Your question is about compaing two machine learning algorithms. In this case there are 240 medical images and you want to compare two different segmentation algorithms that both have to be estimated using a training set. Their performance is measured as "percentage of volume overlap".
The typical thing in such situations in the literature I read is to have the following outline (assuming you want to compare your new method to the existing one):
- Provide definition for your new method and reasoning why it is an improvement. This should describe what additional features your method exploits in order to improve the performance compared with it's competitors.
- Compare the two methods on some simulated datasets where you control the parameters. These simulated data should be based on the scenarios where your method is considered an improvement.
- Compare the methods on real-world dataset examples. This section should demonstrate that the improvements your new methods is incorporating are present in the real world, not only in the simulations.
Since my performance metric per case is the percentage of volume overlap (not misclassified or not like in pure classification) can I consider that each individual case in the holdout set a trial?
In essence the question is - is it valid to compare the performance only using a single training set. The answer depends on the definition of "valid".
In this case (using single training set) the answer we get is only valid for 1) the particular dataset that was used 2) the particular training set that was used. So it's valid, but only with a clarification: "on this particular dataset and using this particular split of training/testing data".
If we have only one dataset we cannot overcome the 1st point. And if our data is only 240 images and we need to train on 210 we cannot really overcome the 2nd point either. Because if we change the training set (210 for training and 30 for testing) our new training set will differ from the last one by only 30 images (and 210 images will be shared by both of them).
However doing at least a few different train/test splits and a paired t-test inside each one of them is still more convincing that only using a single split.
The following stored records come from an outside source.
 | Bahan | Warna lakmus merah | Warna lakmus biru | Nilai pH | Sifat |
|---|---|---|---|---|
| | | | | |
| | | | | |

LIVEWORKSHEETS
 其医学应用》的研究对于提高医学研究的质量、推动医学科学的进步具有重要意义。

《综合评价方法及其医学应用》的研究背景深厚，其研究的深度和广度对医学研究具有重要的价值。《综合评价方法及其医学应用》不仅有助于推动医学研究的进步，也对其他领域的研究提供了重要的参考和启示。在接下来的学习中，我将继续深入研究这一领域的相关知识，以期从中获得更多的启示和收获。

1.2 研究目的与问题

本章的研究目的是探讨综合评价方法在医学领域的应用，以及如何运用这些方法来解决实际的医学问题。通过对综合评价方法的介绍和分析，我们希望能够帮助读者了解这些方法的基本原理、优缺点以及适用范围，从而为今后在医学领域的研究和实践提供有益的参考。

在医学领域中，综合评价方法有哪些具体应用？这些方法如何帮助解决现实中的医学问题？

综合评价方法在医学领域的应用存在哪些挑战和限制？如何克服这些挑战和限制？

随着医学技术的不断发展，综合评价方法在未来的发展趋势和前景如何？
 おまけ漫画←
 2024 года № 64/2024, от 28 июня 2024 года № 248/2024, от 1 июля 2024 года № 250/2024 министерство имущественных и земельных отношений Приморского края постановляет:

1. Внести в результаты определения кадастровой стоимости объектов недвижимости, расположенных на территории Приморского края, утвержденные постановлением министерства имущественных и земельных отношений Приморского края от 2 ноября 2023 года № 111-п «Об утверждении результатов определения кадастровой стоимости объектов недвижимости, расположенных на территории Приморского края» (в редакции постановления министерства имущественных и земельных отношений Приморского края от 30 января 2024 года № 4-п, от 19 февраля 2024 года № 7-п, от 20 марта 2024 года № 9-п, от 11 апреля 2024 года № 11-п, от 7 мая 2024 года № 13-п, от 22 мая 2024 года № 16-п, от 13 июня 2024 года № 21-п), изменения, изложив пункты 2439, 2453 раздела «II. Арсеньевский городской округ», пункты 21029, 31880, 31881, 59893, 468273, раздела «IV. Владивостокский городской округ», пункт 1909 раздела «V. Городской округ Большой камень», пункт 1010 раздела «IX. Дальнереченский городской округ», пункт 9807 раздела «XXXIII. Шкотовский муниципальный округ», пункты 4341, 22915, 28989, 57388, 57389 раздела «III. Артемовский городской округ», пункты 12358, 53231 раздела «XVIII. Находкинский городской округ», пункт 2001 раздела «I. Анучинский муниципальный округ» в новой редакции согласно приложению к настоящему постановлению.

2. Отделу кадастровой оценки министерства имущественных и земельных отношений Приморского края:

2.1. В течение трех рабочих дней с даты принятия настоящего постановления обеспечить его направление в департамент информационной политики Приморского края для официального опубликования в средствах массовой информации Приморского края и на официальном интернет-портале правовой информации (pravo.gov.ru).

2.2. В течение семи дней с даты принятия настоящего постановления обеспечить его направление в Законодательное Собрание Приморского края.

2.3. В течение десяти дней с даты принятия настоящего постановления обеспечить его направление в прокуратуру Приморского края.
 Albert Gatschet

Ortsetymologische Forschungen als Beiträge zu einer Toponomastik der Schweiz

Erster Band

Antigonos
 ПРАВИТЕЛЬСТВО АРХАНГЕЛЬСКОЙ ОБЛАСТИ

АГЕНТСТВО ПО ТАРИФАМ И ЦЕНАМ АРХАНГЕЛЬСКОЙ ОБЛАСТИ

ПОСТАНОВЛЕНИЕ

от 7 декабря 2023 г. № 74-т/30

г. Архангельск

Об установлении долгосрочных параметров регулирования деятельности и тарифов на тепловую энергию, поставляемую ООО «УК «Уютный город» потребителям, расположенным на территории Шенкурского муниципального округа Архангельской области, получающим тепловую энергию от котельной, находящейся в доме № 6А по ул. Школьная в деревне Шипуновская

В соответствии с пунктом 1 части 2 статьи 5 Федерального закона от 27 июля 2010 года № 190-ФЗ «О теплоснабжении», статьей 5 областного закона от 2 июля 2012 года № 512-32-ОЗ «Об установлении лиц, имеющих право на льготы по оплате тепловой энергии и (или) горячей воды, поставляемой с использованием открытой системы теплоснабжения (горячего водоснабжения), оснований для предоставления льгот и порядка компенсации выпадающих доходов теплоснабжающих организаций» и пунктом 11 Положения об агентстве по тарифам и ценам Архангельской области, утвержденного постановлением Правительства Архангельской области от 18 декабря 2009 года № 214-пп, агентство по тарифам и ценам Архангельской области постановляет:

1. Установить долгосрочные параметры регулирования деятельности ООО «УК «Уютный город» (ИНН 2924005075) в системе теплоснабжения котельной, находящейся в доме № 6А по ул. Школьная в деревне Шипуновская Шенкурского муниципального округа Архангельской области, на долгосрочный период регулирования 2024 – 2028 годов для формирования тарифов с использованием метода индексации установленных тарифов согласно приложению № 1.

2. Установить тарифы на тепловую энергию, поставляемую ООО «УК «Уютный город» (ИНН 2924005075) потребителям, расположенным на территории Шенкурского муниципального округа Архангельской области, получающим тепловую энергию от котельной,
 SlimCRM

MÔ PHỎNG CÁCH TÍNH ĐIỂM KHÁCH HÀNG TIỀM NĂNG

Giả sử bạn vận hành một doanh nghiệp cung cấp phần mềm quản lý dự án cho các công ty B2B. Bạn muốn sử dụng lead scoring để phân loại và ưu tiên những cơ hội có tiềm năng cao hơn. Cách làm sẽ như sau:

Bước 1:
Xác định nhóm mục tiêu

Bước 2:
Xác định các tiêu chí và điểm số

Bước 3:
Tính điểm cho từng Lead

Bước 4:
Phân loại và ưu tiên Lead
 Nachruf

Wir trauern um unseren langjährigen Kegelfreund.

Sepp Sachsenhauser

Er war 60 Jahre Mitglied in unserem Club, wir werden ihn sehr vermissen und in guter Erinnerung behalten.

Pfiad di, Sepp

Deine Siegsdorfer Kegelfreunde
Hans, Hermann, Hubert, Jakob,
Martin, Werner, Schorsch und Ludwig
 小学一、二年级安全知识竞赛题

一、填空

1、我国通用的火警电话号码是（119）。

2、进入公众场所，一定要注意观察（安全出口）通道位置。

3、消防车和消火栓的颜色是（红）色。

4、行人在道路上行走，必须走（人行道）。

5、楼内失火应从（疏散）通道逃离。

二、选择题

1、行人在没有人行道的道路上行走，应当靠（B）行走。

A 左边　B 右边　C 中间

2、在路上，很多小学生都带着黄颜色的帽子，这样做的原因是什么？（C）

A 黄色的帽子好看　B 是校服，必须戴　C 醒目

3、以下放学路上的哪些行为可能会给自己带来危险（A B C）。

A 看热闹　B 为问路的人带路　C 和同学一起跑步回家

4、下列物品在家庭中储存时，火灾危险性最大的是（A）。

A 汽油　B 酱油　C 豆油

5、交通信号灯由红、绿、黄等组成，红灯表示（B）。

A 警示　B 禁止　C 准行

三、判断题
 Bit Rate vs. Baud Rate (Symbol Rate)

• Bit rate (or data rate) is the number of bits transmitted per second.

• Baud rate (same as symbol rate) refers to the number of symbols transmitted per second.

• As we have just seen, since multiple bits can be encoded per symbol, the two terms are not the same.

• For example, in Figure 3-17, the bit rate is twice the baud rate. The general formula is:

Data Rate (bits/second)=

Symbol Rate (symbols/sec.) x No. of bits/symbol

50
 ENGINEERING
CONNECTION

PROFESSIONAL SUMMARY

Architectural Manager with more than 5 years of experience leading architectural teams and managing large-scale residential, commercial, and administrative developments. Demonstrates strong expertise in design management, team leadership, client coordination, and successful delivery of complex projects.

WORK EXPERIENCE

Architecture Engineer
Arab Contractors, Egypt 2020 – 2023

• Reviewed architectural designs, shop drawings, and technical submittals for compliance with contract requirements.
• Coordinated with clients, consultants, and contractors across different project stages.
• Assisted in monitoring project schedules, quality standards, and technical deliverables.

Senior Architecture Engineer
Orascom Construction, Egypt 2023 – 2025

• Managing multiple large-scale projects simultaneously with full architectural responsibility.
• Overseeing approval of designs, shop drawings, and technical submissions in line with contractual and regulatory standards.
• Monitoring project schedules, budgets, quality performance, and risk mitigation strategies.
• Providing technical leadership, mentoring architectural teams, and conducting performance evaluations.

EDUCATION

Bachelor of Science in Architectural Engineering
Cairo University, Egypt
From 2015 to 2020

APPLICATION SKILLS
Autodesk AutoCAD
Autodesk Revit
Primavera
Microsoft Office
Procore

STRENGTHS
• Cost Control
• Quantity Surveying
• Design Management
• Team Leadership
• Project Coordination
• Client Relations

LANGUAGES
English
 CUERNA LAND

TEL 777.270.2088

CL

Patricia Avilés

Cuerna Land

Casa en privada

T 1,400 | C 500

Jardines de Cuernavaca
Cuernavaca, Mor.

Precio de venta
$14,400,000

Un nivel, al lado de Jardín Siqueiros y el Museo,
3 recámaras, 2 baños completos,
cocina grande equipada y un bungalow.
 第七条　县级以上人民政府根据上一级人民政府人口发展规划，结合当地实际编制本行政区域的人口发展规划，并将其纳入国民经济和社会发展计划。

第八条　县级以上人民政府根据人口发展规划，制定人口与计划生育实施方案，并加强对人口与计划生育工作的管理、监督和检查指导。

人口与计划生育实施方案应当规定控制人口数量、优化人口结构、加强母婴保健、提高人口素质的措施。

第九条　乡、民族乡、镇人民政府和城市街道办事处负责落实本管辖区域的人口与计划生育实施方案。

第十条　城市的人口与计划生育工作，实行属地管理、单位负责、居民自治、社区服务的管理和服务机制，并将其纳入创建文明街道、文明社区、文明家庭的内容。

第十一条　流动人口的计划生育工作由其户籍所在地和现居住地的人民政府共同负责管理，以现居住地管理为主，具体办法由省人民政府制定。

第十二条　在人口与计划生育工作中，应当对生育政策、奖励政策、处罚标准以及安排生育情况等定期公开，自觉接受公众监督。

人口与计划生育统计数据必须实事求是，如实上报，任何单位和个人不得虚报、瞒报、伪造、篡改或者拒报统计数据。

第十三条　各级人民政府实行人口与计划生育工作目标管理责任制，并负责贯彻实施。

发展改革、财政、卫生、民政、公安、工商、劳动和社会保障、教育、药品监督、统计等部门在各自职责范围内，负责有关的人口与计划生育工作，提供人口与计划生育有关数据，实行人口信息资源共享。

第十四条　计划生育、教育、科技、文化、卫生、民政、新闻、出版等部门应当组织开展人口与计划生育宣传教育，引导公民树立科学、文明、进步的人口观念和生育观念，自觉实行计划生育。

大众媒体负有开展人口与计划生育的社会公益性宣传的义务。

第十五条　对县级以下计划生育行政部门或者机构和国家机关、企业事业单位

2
In general I would strive for the scenario where each of the images is used (each of them in the end have an assigned performance measure).
The idea is that if different splits consistently show one method beating the other on 30 images then the result seems more convincing. It excludes the possibility of those algorithms being very sensitive to the selection of the training data.
My suggestion would be the following (this assumes you can train the method on 120 training samples):
- Split into two parts: 120 training and 120 testing.
- Estimate performance measures for all 240 images in the set. (this will require two runs if we split 50/50).
- To test if the real difference between algorithm performance is significanyly different from 0 - perform a paired t-test on the images.
This approach will overcome the limitation of only testing on 30 samples and only using one train/test split. Also it would be a lot faster than doing 30 training/testing splits. And if 120 is too small of a sample size to estimate the model - you can instead split into 3 or more parts.
And in order to me more convincing - you can report the results of t-tests separately for each split instead of combining them into one.